Armon Binns, a former undrafted free agent, was a waiver wire pickup last season and earned playing time almost immediately, revealing how desperate the Dolphins were at receiver. Binns has been the star of minicamps, leading some fans to believe that Binns is the 2013 version of Legadu Naanee (a player who gets hyped up in camp, then disappears in the games). Unlike Naanee, Binns isn't fighting for a starting job. But that hasn't stopped him from continually making plays. Reports from OTAs and minicamp claim that Binns is making plays every day and Tannehill is looking for him now. Binns, at 6'3" has the size to be a big time red zone threat and target across the middle.
Gibson has the advantage of experience. He has been in the league longer and has more actual games under his belt. Binns and Matthews have the advantage of better chemistry with Tannehill. Tannehill has played with them and is more comfortable throwing to them. Gibson has the advantage of being a free agent acquisition with a bigger contract than the other two contenders. While the money situation with Starks works against the incumbent, it works in Gibson's favor here as the Dolphins will not likely disregard a player they just signed.

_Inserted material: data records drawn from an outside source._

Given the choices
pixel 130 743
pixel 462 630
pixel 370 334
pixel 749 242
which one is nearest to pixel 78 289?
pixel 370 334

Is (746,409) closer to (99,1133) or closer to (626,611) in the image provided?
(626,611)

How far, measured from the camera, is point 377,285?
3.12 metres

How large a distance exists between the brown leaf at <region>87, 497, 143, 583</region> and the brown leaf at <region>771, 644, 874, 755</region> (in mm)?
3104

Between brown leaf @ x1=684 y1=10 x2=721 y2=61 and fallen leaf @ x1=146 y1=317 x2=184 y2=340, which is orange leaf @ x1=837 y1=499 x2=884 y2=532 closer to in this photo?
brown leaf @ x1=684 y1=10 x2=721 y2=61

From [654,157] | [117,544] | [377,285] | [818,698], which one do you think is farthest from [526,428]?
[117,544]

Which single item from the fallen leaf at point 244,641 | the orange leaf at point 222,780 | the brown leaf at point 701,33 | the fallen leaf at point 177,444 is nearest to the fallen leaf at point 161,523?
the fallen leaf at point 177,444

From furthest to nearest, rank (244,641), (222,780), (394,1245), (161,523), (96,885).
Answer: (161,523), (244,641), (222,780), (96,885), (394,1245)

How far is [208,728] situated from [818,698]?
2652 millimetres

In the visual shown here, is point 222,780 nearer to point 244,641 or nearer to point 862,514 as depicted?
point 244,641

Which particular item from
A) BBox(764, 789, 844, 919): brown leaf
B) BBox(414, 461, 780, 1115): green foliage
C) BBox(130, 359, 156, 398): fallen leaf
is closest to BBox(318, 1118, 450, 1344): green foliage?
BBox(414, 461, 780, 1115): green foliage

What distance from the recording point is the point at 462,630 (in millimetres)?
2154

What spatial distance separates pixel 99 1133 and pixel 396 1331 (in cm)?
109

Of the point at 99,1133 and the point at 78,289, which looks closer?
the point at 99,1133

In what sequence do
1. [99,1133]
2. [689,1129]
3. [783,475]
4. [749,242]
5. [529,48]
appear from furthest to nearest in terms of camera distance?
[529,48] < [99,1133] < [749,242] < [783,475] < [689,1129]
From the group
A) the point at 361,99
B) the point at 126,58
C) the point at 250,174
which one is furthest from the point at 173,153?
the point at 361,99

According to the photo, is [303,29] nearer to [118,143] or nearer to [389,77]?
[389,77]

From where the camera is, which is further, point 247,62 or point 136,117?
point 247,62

I see this battle as an intriguing one heading into the preseason. Gibson clearly has the upper hand based on the reasons I mentioned. However, the two young players can take away his playing time if they continue to develop and show up and if Gibson continues to struggle picking up the offense. We should expect Gibson to take most of the slot reps early on, but I also expect Matthews and Binns to start taking away some of those reps as camp progresses.